There are some days when I wish I had half-heart ratings because once again, I found myself debating over whether to give a book a three or a four. I finally settled on a three (mainly because of an issue I'll mention later), though it's a very high three. I was lucky enough to get Deadly Cool for less than $5 thanks to a coupon Barnes and Noble had out last week, so I snatched it right up. I had heard lots of great things about it around the book blogosphere and thankfully, the book mostly lived up to my expectations.
Picking up Deadly Cool was a relief for me because I had been in a somewhat fickle reading mood for the last few days. I kept going through my pile of books, trying a few pages here and there in order to find something that would keep my attention, but nothing really caught my interest until I fell in love with the first couple of lines of this book (which you can see above). I immediately dived into Deadly Cool and quickly developed a girl crush on the main character, Hartley. Seriously, if she was a real person, I'd be knocking down her door to introduce myself as her new best friend. Hartley is an intelligent, sarcastic, and all-around awesome character. Her witty comebacks had me laughing out loud off and on throughout the book, which I finished in two sittings. Gemma Halliday did a fabulous job of creating Hartley's character and utilized a certain cynical creativity to craft some very entertaining dialogue. For example:
"I rolled my eyes. 'Teenagers have sex, Caitlyn. Get over it.'
'Well, they shouldn't,' Caitlyn countered. 'It's wrong. They should be saving themselves. Our bodies are our temples. They should have a little more respect for themselves than that.'
'You know, I could have sworn I saw you shoveling Cheetos into your temple last week.'
'Oh, but I'm pretty sure those were nonfat,' Kaylee piped up.
Oh brother." (pp. 108-109).
This next one has to be my favorite:
"I'll go," he said.
"And that's safer because?"
"I'm a guy."
"Right, and having a pair of dingle balls makes you invincible how?" (p. 139).
Aside from being downright hilarious, at heart, Hartley is a really good person. After all, how many of you would waste nearly all your free time trying to clear your cheating scumbag of a boyfriend of murder charges when he just got done sleeping with the president of the Chastity Club when you wouldn't put out? Not to mention the cramp it puts on Hartley's social life. The cops are stalking her house in hopes of catching her sleezeball-but-not-the-murdering-type ex-boyfriend and she's the topic of all the good gossip as the girl whose guy got caught boinking another chick in the band room.

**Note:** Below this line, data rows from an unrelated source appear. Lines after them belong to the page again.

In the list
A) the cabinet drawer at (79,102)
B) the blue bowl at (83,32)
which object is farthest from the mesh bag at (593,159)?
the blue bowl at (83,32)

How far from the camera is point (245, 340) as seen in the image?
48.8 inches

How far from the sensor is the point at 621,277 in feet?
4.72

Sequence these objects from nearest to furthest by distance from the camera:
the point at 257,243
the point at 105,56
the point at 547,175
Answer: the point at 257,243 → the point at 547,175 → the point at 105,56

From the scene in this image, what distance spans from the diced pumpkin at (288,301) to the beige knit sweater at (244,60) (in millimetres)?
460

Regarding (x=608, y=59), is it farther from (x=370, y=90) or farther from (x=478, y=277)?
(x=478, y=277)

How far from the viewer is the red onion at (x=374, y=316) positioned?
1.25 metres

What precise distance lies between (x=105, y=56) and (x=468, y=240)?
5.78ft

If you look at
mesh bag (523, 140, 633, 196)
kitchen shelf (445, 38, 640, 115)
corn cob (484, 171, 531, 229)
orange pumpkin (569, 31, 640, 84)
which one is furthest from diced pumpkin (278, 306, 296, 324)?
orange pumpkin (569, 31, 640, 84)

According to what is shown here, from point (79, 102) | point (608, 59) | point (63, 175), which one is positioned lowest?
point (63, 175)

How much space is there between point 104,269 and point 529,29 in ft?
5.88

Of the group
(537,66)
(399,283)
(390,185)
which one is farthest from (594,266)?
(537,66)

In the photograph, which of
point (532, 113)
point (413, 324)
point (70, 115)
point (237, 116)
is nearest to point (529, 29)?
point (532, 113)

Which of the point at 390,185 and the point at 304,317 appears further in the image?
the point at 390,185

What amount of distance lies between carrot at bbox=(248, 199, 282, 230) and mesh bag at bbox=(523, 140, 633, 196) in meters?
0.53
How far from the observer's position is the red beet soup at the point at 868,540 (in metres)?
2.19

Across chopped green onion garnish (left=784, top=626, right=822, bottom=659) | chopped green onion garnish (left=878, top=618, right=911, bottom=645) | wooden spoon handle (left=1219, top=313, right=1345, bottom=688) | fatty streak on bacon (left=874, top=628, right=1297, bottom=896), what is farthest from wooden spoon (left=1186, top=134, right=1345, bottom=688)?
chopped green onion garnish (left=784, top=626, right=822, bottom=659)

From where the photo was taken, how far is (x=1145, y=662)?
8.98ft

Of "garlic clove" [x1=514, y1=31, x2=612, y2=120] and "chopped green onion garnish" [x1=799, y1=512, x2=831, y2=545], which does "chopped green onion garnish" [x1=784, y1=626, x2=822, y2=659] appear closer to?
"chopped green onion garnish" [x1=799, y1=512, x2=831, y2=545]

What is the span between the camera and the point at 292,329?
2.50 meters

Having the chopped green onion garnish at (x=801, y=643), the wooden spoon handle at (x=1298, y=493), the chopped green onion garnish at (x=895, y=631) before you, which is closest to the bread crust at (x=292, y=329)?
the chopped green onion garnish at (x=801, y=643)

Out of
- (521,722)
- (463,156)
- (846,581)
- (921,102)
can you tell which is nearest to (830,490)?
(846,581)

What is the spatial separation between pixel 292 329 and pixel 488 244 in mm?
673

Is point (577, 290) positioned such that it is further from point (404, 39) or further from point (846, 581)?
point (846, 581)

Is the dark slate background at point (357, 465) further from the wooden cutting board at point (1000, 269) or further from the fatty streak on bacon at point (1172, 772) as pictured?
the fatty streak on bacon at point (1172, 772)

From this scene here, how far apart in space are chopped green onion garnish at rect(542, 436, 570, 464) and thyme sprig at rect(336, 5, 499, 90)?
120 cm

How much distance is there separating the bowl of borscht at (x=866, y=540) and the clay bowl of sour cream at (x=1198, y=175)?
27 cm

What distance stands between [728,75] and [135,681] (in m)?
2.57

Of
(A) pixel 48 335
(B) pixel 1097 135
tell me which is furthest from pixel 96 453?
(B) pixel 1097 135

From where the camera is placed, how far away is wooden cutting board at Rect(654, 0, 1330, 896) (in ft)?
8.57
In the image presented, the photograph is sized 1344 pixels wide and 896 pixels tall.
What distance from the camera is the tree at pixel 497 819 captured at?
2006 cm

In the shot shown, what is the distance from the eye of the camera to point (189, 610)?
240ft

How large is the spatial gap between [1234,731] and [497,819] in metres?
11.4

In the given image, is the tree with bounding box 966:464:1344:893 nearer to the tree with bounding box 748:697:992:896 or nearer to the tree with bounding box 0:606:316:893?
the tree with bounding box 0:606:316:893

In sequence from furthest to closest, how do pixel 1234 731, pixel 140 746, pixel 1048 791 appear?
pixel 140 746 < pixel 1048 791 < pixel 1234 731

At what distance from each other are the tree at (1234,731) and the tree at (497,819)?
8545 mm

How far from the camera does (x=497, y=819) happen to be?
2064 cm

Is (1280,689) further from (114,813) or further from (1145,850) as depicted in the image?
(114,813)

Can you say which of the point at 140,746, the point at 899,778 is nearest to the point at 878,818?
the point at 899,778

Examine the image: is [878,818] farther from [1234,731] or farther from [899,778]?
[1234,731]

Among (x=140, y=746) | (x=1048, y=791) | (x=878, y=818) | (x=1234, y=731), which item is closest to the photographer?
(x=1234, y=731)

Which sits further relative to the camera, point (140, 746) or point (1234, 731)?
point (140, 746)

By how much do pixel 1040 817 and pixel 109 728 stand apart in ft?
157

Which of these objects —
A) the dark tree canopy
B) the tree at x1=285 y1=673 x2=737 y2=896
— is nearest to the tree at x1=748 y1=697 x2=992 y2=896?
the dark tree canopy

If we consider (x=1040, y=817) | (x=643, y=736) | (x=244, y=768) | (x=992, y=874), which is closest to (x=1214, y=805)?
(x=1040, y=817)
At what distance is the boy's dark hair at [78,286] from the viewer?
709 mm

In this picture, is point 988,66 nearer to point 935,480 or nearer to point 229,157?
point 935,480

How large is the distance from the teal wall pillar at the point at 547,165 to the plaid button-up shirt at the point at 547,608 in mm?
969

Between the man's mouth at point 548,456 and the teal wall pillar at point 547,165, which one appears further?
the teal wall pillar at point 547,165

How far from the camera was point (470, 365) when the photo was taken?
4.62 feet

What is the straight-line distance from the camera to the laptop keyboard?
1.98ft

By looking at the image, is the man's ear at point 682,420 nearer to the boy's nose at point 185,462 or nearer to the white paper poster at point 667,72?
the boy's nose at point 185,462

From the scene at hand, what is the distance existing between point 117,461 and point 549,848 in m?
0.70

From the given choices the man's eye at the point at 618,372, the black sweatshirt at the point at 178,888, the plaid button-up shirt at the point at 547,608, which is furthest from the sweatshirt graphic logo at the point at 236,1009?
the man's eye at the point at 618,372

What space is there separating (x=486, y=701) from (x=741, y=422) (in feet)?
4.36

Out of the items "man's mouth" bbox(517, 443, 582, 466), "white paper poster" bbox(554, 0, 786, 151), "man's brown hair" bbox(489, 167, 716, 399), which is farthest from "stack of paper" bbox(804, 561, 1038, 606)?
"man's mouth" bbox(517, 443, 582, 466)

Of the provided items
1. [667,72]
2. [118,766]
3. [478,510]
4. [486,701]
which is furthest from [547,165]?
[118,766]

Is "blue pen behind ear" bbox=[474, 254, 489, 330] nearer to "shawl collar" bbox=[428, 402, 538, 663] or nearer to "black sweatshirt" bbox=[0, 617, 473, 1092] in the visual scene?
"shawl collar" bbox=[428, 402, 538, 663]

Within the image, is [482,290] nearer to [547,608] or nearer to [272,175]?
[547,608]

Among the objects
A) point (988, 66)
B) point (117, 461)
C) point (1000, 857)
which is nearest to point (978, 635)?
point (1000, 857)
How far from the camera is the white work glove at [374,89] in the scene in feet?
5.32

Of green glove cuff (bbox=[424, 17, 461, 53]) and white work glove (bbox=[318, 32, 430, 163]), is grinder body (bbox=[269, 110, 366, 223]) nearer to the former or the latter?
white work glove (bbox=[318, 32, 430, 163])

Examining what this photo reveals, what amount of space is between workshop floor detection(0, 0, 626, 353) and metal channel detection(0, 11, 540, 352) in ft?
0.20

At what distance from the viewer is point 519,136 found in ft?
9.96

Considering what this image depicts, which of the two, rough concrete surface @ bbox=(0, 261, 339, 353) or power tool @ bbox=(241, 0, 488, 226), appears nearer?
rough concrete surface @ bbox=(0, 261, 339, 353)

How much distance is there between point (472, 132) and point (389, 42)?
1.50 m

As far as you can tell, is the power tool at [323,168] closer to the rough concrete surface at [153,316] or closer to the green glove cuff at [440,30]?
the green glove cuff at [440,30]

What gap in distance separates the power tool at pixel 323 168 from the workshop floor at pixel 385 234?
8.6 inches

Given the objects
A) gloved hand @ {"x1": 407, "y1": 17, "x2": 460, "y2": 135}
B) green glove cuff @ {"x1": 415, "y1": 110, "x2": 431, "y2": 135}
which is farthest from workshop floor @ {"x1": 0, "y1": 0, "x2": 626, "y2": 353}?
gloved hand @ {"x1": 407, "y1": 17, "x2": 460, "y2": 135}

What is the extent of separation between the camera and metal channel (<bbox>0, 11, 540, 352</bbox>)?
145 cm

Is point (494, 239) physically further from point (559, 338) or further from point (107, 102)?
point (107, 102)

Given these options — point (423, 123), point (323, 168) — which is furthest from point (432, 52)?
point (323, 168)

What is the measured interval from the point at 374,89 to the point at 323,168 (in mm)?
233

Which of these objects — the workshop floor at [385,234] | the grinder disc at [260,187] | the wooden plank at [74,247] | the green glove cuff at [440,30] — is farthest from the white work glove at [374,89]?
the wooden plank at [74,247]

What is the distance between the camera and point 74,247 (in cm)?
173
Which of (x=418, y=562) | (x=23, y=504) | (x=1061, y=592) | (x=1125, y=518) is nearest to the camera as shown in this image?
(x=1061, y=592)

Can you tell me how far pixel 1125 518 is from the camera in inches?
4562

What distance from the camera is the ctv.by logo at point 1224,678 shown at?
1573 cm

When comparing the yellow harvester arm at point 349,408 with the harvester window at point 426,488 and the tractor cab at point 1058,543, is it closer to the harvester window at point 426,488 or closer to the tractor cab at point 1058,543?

I also really liked the minor characters in Deadly Cool, especially Hartley's best friend, Sam, whose constant attempt to try to clean up her swear-like-a-sailor act kept me giggling. I also liked the quirkiness of Hartley's paranoid, tofu and Yogalates-obsessed Mom commonly referred to as the SMother. The minor characters (while minor, as the name suggests), played fairly strong parts in the story, which is nice to see in a category of literature where the development of secondary characters frequently falls by the wayside.
The one problem I had with Deadly Cool and the reason I decided to give it a three instead of a four was the ending. For those of you who know me well, you know I'm fairly good at seeing twists coming. However, I can honestly say that this wasn't the case with Deadly Cool. But this time, it wasn't a good thing. I don't want to ruin the ending, so I won't say too much, but let's just say that I thought the character who turned out to be the murderer was a liiiittle far-fetched. His/her motives for killing just didn't really seem enough to me, and as a result, I found the conclusion of Deadly Cool to be a bit 0ff-putting. Nevertheless, I enjoyed the book as a whole and will definitely be picking up the sequel, Social Suicide, when it comes out in April.